Task description:
Output everything from the line containing "Which of these, raw" down to the end of the records as a Markdown table with the columns Row and Record line, skipping blank lines.

Collection entries:
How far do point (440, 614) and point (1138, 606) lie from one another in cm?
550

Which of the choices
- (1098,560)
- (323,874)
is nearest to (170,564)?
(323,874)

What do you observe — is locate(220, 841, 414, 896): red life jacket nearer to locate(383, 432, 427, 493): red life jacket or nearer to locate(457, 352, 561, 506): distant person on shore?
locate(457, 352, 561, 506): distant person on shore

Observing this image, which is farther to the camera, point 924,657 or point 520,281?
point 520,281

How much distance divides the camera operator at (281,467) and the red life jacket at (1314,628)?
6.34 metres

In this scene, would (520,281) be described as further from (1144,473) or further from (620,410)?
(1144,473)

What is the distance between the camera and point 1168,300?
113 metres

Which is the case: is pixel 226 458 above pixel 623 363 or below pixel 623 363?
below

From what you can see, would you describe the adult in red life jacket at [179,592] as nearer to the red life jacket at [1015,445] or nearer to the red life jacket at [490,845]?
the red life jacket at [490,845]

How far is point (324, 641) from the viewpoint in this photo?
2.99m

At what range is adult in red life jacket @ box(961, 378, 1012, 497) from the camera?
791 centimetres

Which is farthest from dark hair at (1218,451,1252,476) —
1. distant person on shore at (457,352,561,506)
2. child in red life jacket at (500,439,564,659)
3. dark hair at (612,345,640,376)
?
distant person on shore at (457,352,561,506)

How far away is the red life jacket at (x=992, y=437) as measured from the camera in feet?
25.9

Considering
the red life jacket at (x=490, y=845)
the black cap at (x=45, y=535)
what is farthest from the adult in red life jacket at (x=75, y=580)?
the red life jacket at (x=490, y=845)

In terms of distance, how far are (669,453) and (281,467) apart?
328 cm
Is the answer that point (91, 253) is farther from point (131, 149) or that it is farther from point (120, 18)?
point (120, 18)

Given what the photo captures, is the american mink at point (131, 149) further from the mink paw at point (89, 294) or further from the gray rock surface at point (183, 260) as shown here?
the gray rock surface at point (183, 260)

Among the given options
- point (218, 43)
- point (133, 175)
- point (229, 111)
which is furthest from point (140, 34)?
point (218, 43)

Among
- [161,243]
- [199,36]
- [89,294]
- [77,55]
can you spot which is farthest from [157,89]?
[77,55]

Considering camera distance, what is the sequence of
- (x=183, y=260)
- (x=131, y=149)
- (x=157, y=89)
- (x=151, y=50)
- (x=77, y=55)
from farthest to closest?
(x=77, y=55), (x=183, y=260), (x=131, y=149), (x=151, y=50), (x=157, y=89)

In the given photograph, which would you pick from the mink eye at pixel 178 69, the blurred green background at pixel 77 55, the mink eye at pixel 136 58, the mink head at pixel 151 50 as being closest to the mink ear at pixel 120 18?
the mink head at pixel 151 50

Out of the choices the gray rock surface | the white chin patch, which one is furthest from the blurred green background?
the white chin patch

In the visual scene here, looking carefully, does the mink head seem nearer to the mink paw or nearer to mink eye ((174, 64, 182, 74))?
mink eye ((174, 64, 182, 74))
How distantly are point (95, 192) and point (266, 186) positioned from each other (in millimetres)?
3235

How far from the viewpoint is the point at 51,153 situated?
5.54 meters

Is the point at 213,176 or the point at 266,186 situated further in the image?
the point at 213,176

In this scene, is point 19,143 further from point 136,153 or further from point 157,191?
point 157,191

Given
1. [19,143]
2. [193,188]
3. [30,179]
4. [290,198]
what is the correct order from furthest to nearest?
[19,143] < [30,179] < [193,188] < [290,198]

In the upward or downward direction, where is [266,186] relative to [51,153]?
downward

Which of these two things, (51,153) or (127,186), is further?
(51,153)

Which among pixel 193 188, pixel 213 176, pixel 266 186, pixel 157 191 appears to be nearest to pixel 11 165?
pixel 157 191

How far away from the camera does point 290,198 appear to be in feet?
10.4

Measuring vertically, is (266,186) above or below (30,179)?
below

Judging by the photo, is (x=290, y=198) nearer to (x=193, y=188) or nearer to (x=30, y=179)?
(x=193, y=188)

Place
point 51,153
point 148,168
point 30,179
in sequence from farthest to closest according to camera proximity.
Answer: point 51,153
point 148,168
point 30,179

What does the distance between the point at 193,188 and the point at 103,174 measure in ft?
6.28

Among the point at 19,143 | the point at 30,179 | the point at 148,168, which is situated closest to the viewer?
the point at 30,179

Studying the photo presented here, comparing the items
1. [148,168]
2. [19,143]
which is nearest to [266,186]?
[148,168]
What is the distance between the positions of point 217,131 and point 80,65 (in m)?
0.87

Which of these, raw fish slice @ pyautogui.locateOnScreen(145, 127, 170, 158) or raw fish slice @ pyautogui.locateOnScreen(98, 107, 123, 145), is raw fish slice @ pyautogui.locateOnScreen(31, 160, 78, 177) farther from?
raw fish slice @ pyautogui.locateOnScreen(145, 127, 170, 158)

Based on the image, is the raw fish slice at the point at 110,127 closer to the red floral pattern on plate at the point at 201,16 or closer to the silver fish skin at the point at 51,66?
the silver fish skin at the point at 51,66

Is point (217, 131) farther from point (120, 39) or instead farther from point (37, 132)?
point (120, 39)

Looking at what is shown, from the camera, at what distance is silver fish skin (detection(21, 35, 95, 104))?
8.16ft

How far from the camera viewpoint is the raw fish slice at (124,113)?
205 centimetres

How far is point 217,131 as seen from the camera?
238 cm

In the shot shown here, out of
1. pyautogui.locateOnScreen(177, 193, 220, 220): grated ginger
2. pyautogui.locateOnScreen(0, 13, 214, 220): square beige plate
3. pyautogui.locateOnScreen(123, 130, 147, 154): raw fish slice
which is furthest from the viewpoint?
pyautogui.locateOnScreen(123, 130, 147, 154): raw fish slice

Full output:
| Row | Record line |
|---|---|
| 1 | Which of these, raw fish slice @ pyautogui.locateOnScreen(145, 127, 170, 158) or raw fish slice @ pyautogui.locateOnScreen(98, 107, 123, 145), is raw fish slice @ pyautogui.locateOnScreen(31, 160, 78, 177) farther from? |
| 2 | raw fish slice @ pyautogui.locateOnScreen(145, 127, 170, 158) |
| 3 | Based on the image, is the raw fish slice at the point at 110,127 closer to the red floral pattern on plate at the point at 201,16 or closer to the silver fish skin at the point at 51,66? |
| 4 | the silver fish skin at the point at 51,66 |
| 5 | Is point (217, 131) farther from point (120, 39) or instead farther from point (37, 132)? |
| 6 | point (120, 39) |
| 7 | Looking at what is shown, from the camera, at what distance is silver fish skin (detection(21, 35, 95, 104))? |
| 8 | 8.16ft |
| 9 | How far from the camera viewpoint is the raw fish slice at (124,113)? |
| 10 | 205 centimetres |
| 11 | How far is point 217,131 as seen from the camera? |
| 12 | 238 cm |
| 13 | In the shot shown here, out of |
| 14 | 1. pyautogui.locateOnScreen(177, 193, 220, 220): grated ginger |
| 15 | 2. pyautogui.locateOnScreen(0, 13, 214, 220): square beige plate |
| 16 | 3. pyautogui.locateOnScreen(123, 130, 147, 154): raw fish slice |
| 17 | which is furthest from the viewpoint? |
| 18 | pyautogui.locateOnScreen(123, 130, 147, 154): raw fish slice |